Pierre doesn’t speak English, like many French people, but it turned out that after six glasses of champagne, people easily remember school lessons of French and even can make cool jokes. Right across in the old train station building is a cute little restaurant run by Pierre's wife. Modest interior, short menu - but, God, the food is great! And how many wines from other houses, for example, an excellent selection of Jaques Sellouse.

Day three. Bio Champagne.

Our knowledge with small producers of Côte des Blancs continued at the Eric de Souza winery, a Frenchman with Portuguese roots who has been producing Demeter-certified biodynamic champagne since 2013. In addition to biodynamics, Eric believes in old vines, semi-manual degorge (we saw it by our own) and barrels. As a result, his champagne is full-bodied and mineral at the same time. And the cuve De Caudalle 2008 seems to be unforgettable. We bring with us bottles of it with Eric signs.

Next we went to the grand cru village Bouzy, the Marne valley, to meet Didier Vesselle, the owner and winemaker in a truly tiny and very traditional house of Maurice Vesselle. Didier jokes that a few years ago their approach to winemaking was called backward, and now again considered advanced. Pinot Noir champagne is usually havier than Chardonnay, so Maurice Vesselle's cellar avoids malolactics to maintain maximum acidity and freshness.

On the fourth day we stayed with negociants.

Deutz - looking at the interiors of the house, it is difficult to imagine that the house has passed through two wars and several times in history hung on the brink of bankruptcy. In our opinion, the best style of local wines characterises the expression of our chef sommelier Zorik Umansky "very brut and very classic." Despite the fact that Deutz are in Ay village and most cuvés are based on Pinot Noir, their taste seemed to us as elegant and very pliable in terms of food pairing. We saw this at a gastronomic dinner which was the responsibility of the house chef. After this dinner, the meaning of life became clearer and closer to us and it seems that it consists of champagne and the best French cuisine in the world.

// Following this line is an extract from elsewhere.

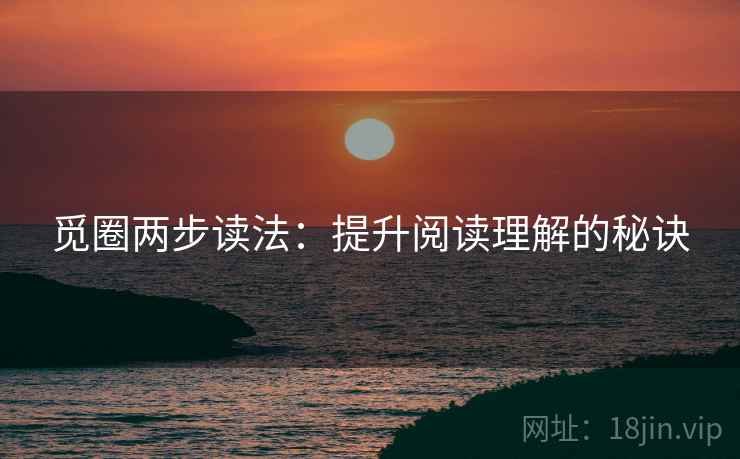 觅圈两步读法:提升阅读理解的秘诀 觅圈两步读法:提升阅读理解的秘诀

At the end of our Champagne trip we arrived to De Venoge. Located on the famous Avenue de Champagne in Epernay and boasts a long history, the presence of old vintages and the production of almost a million bottles of champagne a year. Of course, we were most interested in old vintages. Cuve Louis XV 1996 was not just alive, but even still retains its energetic acidity. 

Champagne, we started to get bored before we even left!